Bölge nüfusunun yüzde 55'inin kentlerde, yüzde 45'inin kırsal kesimde yaşaması, son yıllarda nüfus dengesinin kırsal kesim aleyhine bozulduğunun göstergesidir. Sadece bu durum bile ülkenin diğer bazı bölge veya yöreleri kadar olmasa da Trakya kırsalında yaşayan halkın da görmezlikten gelinemeyecek sorunlarla iç içe olduğunun göstergesidir. Özellikle sanayi tesislerinin daha yoğun olduğu yöreler başta olmak üzere bölgenin dışarıdan göç alması söz konusu ise de, çeşitli sorunlar ve geçim zorlukları nedeniyle kırdan kente göç önlenememektedir. Bazı yöreler için mevcut üretim yapısı ile tarımın cazibesini daha fazla yitirmesi sonucu örneğin Tekirdağ ilinde kırsal nüfus mutlak olarak da azalmaktadır.
Bir çiftçi ailesine düşen arazi miktarı 59 dekar olan Türkiye ortalamasına karşın, Trakya ortalamasının 81 dekar olması olumlu görülmekle birlikte, miras vb. nedenlerle yapılan bölüşümler sonucu işletme arazileri çok küçülmüştür ve parçalıdır.
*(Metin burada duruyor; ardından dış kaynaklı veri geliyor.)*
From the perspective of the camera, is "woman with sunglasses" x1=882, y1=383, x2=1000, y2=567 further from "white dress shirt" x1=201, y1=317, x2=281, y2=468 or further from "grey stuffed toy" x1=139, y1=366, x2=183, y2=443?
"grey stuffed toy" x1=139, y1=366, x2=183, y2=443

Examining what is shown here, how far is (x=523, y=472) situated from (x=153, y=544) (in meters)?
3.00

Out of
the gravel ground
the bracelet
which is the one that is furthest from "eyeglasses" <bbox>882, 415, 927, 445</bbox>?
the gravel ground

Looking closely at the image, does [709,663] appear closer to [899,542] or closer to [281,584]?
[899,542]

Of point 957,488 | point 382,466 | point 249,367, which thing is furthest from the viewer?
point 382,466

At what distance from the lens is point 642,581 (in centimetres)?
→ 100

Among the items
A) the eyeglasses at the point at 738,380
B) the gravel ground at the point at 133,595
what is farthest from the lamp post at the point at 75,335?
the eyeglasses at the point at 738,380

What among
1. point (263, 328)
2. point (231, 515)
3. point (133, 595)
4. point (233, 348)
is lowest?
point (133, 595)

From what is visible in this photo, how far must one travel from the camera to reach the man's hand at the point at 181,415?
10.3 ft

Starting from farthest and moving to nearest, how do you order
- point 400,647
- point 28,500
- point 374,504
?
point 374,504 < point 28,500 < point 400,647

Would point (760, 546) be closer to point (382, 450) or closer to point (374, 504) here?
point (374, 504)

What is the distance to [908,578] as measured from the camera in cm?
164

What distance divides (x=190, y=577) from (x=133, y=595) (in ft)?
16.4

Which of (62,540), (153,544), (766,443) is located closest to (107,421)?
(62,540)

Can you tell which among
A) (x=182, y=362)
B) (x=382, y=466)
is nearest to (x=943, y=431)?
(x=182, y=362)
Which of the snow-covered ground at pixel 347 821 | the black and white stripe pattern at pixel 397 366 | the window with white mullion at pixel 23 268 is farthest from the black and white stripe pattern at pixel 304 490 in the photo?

Bu olumsuzluk özellikle sulu tarımın yaygın olduğu alanlarda daha barizdir. Parsellerin aşırı küçülmesi ve parçalanması birçok olumsuzluğun yanında tarım makinelerinde verimliliği düşürmekte, tarım girdileri ve işgücünün etkinliğini azaltmakta, tarımsal üretim maliyetlerinin yükselmesine yol açmaktadır. Bunun yanında arazilerin dağılımındaki dengesizlik kendini göstermektedir. Bu durum çiftçilerinin sayısal olarak çoğunluğunun alansal olarak daha küçük araziye sahip olduğu anlamına gelmektedir. Bu da küçük işletmelerin geçimini başka yollardan sağlamak düşüncesi ile tarımdan uzaklaştığı, orta ve büyük işletmelerin daha da büyüdüğünün ifadesidir.
Tarım işletmelerinin yüzde 88'inin bitkisel üretim ve hayvancılığı bir arada, yüzde 2'sinin de sadece hayvancılık yaptığı bilinmektedir. Hayvancılığın bölge için bu denli önemli bir faaliyet kolu olduğu açık olmasına rağmen, meralar oldukça yetersizdir ve mera alanları oransal olarak Türkiye ortalamasından beş kat daha azdır. Buradan bölgede hayvancılığın daha ziyade ahır hayvancılığı olduğu ortaya çıkmaktadır ki, bu da maliyeti artırmaktadır.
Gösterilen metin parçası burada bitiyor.